Images should be left out, and everything else in the listing reproduced exactly.

**Supplied material:**
————————

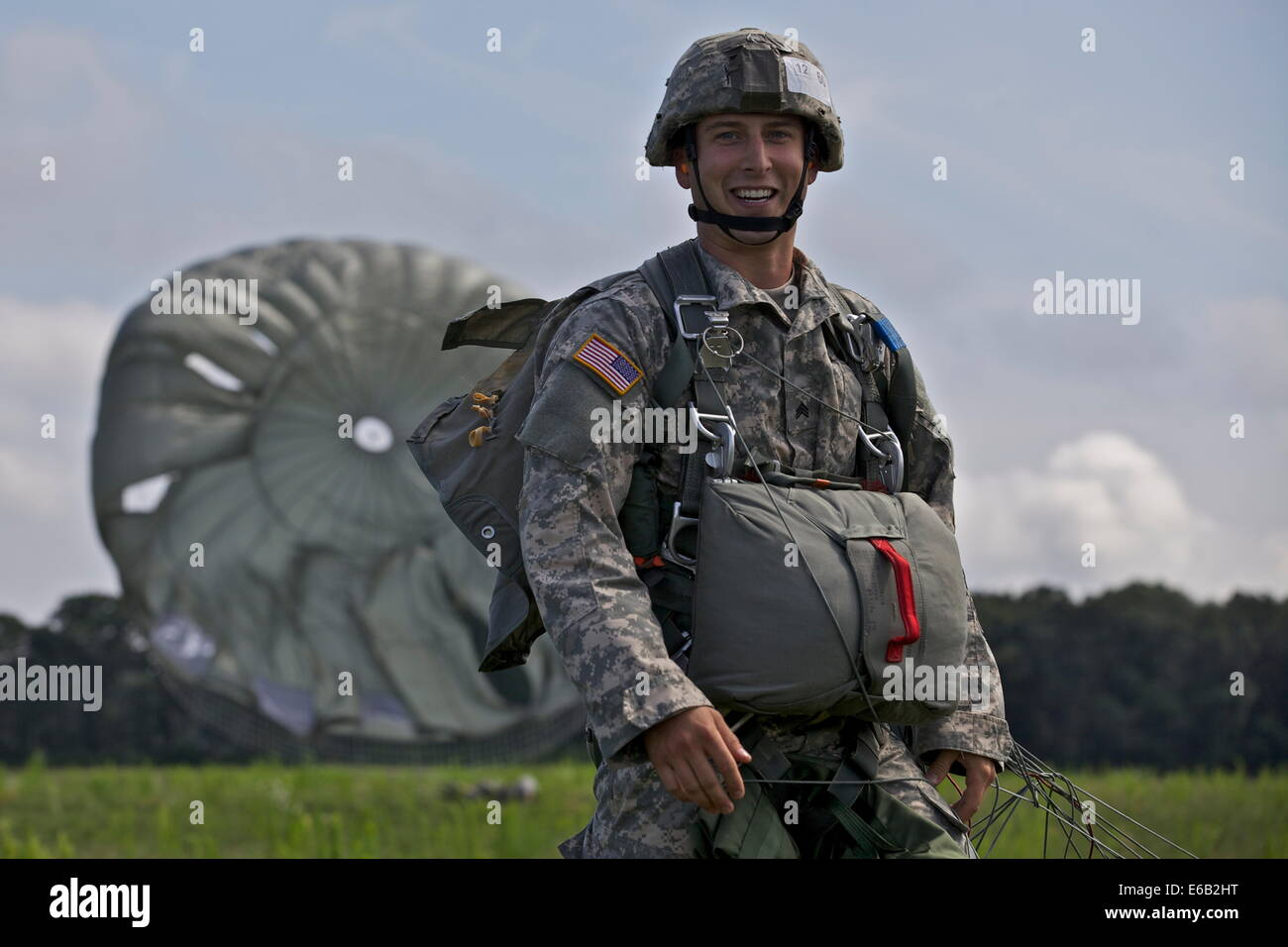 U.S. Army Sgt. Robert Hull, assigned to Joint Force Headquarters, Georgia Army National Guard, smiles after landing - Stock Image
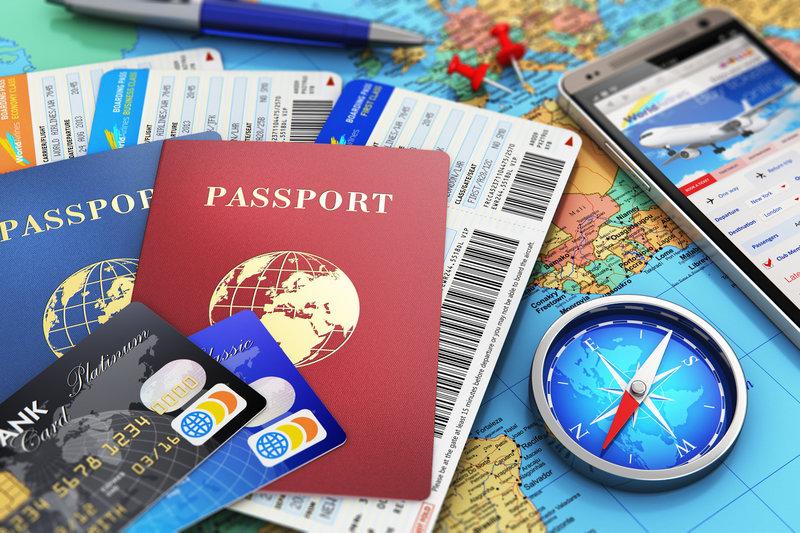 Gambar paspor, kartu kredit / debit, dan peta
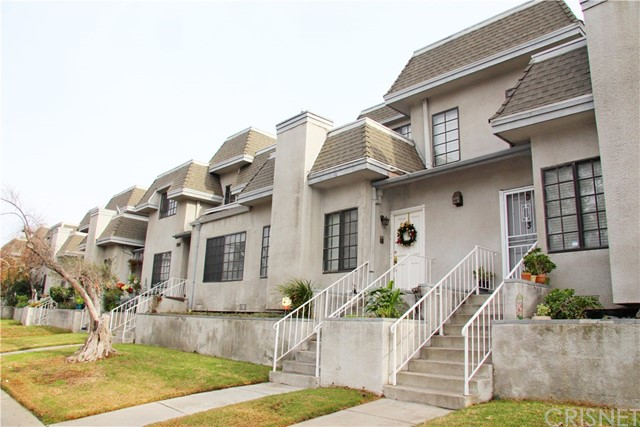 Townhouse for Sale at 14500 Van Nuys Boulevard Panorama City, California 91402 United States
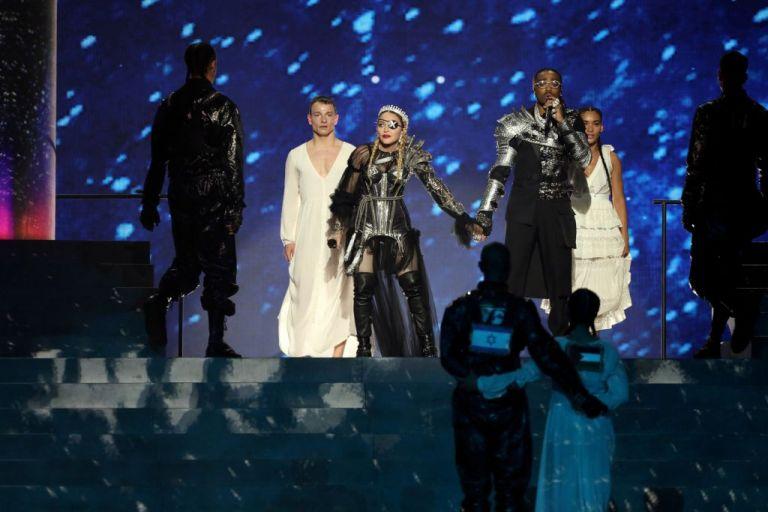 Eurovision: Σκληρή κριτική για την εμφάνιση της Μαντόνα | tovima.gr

————————

**Result of this exercise:**
 U.S. Army Sgt. Robert Hull, assigned to Joint Force Headquarters, Georgia Army National Guard, smiles after landing - Stock Image
 Gambar paspor, kartu kredit / debit, dan peta
 Townhouse for Sale at 14500 Van Nuys Boulevard Panorama City, California 91402 United States
 Eurovision: Σκληρή κριτική για την εμφάνιση της Μαντόνα | tovima.gr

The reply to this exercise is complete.